L'onere della prova a carico del segnalato

Attraverso tale disposizione – così come evidenziato nelle Linee Guida approvate da ANAC con delibera 9 giugno 2021, n. 469, il legislatore ha quindi optato «per un’inversione dell’onere probatorio stabilendo al comma 7 dell’art. 54-bis, che laddove il segnalante dimostri di avere effettuato una segnalazione di illeciti di cui all’art 54-bis e di aver subito, a causa della segnalazione, una misura ritorsiva o discriminatoria, l’onere della prova grava sulla persona che ha posto in essere tale misura», sicché è quest’ultima a essere tenuta a dimostrare che «l’azione intrapresa non è in alcun modo connessa alla segnalazione».

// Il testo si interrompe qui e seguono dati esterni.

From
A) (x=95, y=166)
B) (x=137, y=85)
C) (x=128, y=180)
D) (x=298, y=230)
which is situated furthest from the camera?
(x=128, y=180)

Le stesse Linee Guida, nel declinare i principi del procedimento svolto innanzi all’Autorità, hanno quindi chiarito che poiché nel «procedimento innanzi ad ANAC … l’intento ritorsivo si presume … è necessario che le prove in senso contrario emergano nel contraddittorio con ANAC» ed hanno sottolineato che «a tal fine è fondamentale che il presunto responsabile fornisca tutti gli elementi da cui dedurre l’assenza della natura ritorsiva della misura adottata nei confronti del segnalante».

Ciò naturalmente, se per un verso non importa alcuna limitazione ai poteri istruttori di ANAC, allo stesso tempo impone all’Autorità, ove il presunto responsabile fornisca elementi di prova sufficienti a fondare una giustificazione del provvedimento segnalato come ritorsivo, di svolgere un’adeguata istruttoria su quanto dedotto dal presunto responsabile e di motivare adeguatamente sulle eventuali ragioni che la inducono a ritenere non sufficienti le giustificazioni offerte in sede procedimentale.

Nel caso in esame, il ricorrente ha fondato la propria difesa su due argomenti che lo stesso TAR ha ritenuto idonei ad escludere la natura ritorsiva del procedimento, ovvero che:

  • il dirigente non era a conoscenza delle precedenti segnalazioni inviate ad ANAC;
  • il trasferimento era giustificato da ragioni di incompatibilità ambientale.

Di conseguenza, il Collegio ha accolto il ricorso, specificando che le conclusioni cui è giunta l’Autorità con riferimento ad entrambe le circostanze (conoscenza delle segnalazioni e pretestuosità del trasferimento per incompatibilità ambientale) siano viziate per carenza di istruttoria e conseguente carenza di motivazione.